Figure 3. Snapshot of the zuranolone clinical development program. Summary of the zuranolone clinical development programs LANDSCAPE and NEST for major depressive disorder (MDD) and post-partum depression (PPD), respectively. Zuranolone is being investigated as a monotherapy, an adjunct therapy to existing antidepressants and a co-initiation therapy for use when needed during major depressive episodes. Zuranolone has been studied in two phase 3 trials for the treatment of PPD in the NEST program and in five phase 2 and phase 3 trials for the treatment of MDD in the LANDSCAPE program. In Japan, Shionogi Inc. conducted a phase 2 clinical trial for the treatment of moderate-to-severe MDD. ADT, antidepressant therapy; CFB, change from baseline; HAMD-17, 17-item Hamilton Rating Scale for Depression; MADRS, Montgomery-Asberg Depression Rating Scale; OL, open label; RCT, randomized controlled trial.
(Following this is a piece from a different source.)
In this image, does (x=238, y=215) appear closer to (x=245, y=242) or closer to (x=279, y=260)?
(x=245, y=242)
Zuranolone has not yet been approved for the treatment of MDD or PPD by any health authorities. If approved, zuranolone may add to the current armamentarium for depression and provide another option for people with MDD or PPD.
In combination with advances in digital health technology, patients with MDD should be provided with ever-increasing flexibility in their journeys to wellness. While standard-of-care ADTs are widely used to treat MDD, large-scale studies have demonstrated the need for additional pharmacotherapies with differentiated mechanisms and profiles. The evolution and innovation of the emerging treatment landscape described here show promise for patients with MDD. The joint vision of Sage Therapeutics and Biogen is for patients with depression to feel better as soon as possible, utilizing treatments that fit into their lifestyle.